Hill Zahn

Biographical details
- Born: June 11, 1893 Philadelphia, Pennsylvania, U.S.
- Died: October 7, 1957 (aged 64) Charlotte, North Carolina, U.S.

Coaching career (HC unless noted)
- 1921–1923: Princeton

Head coaching record
- Overall: 36–9 (.800)

Accomplishments and honors

Championships
- 1x Eastern Intercollegiate Basketball League championship (1922)

= Hill Zahn =

American basketball coach (1893–1957)

Josiah Hillman "Hill" Zahn (June 11, 1893 – October 7, 1957) was an American basketball coach who was the head coach of the Princeton Tigers men's basketball team from 1921 to 1923.

==Early life==
Zahn attended the Friends Select School and Benjamin Franklin Institute. In 1910, he joined the H.W. Butterworth and Sons Company as a draftsman, but later moved into sales.
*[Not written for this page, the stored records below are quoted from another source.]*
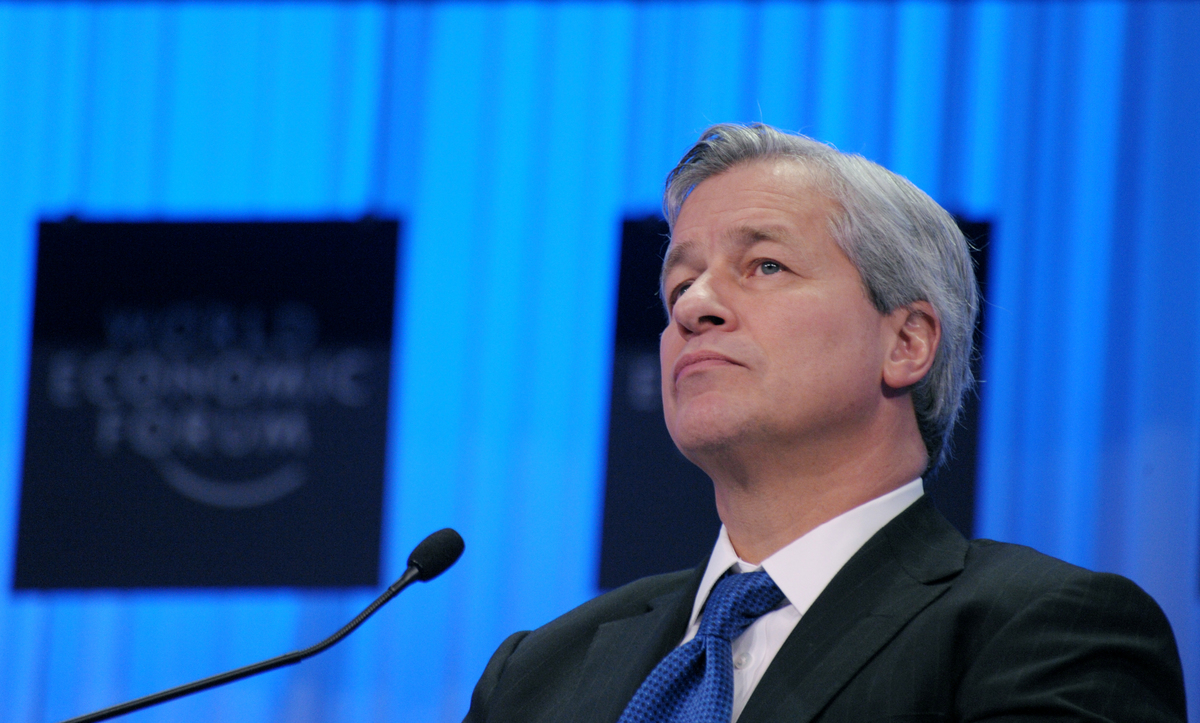 JPMorgan Chase Chairman and Chief Execut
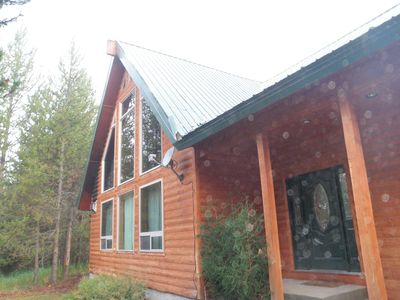 Photo for Sweet Escape Cabin Sleeps 24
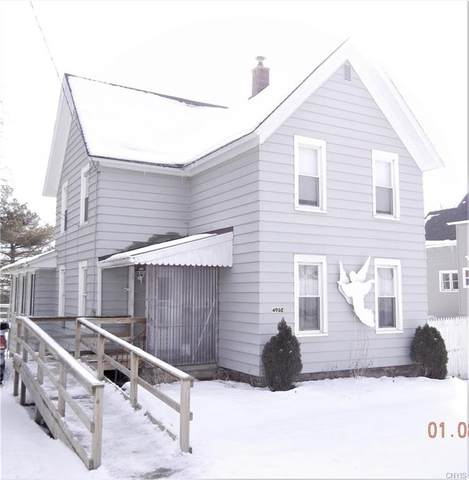4962 State Route 410, Denmark, NY 13620 (MLS #S1314335) :: TLC Real Estate LLC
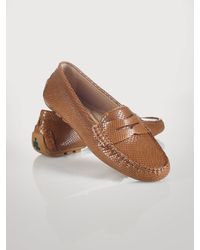 Lauren by Ralph Lauren Snake-embossed Camila Loafer - Lyst
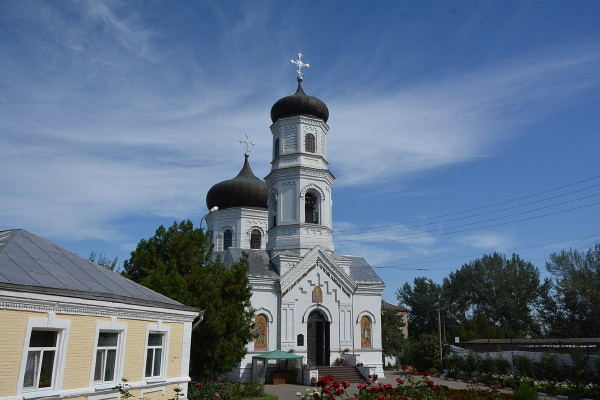 Image - Nikopol: Transfiguration Church.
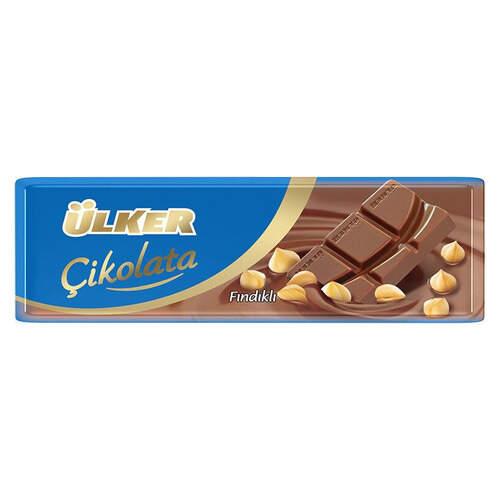 Ülker Baton Fındıklı Çikolata 32 Gr.
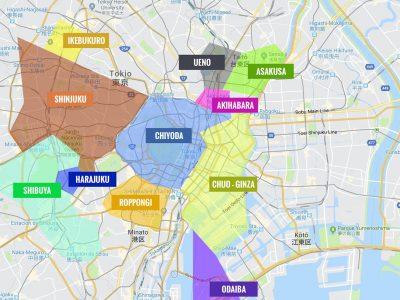 Barrios de Tokio [MAPAS + QUÉ VER + ITINERARIOS]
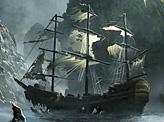 Ghost ship approaching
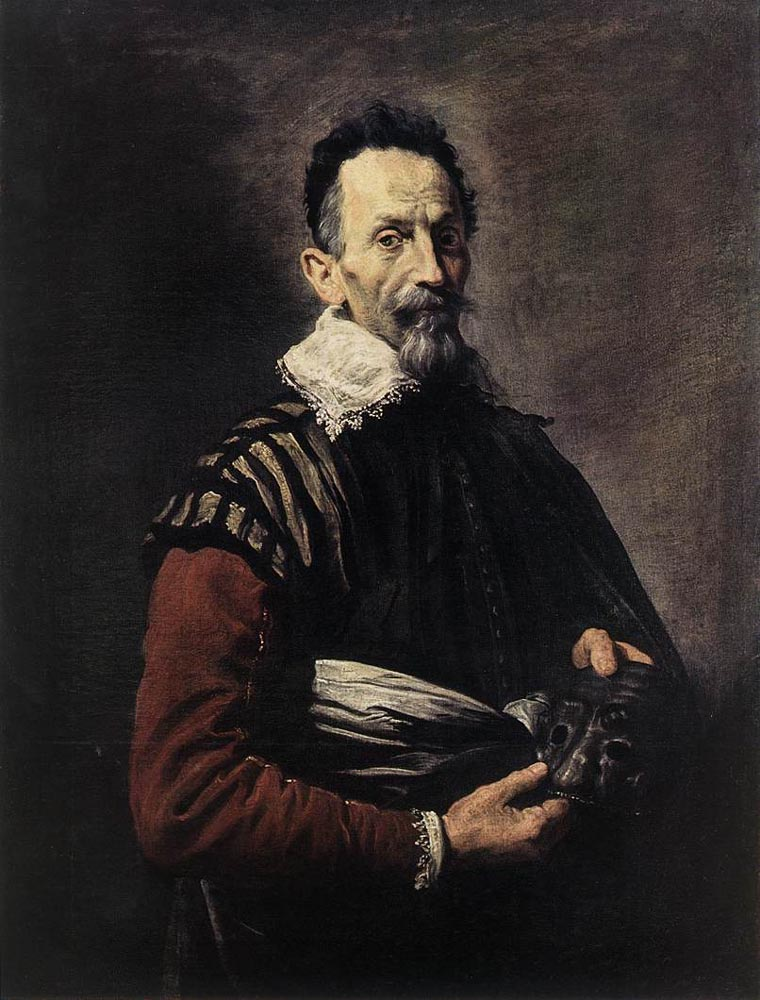 Portrait of an Actor :: Domenico Feti  - men's portraits 17th century ôîòî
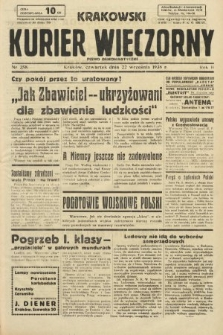 Krakowski Kurier Wieczorny : pismo demokratyczne. 1938, nr258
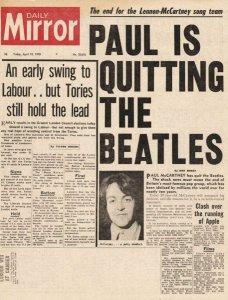 The end for the Lennon-McCartney song team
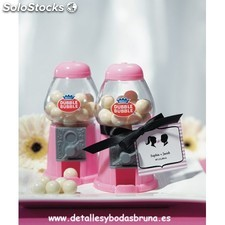 Mini Dispensador de Chicles Rosa. Mini maquinas de chicle boda, comunion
During this time, he also played professional basketball in Philadelphia.

==Coaching==
Zahn was the head basketball coach at Princeton from 1921 to 1923. During his tenure, the Tigers had a 36–9 record and were the 1921–22 champions of the Eastern Intercollegiate Basketball League. During this time, Zahn's brother, George Zahn, was the head coach of conference rival Dartmouth.

==Later life==
In 1923, Zahn left coaching to return to Butterworth. He and J. Ebert Butterworth opened the company's Southern office in Greenville, South Carolina. The office was moved to Charlotte, North Carolina in 1926 and Zahn became manager of the office in 1936. He retired in 1956. Zahn died suddenly on October 7, 1957 in Charlotte.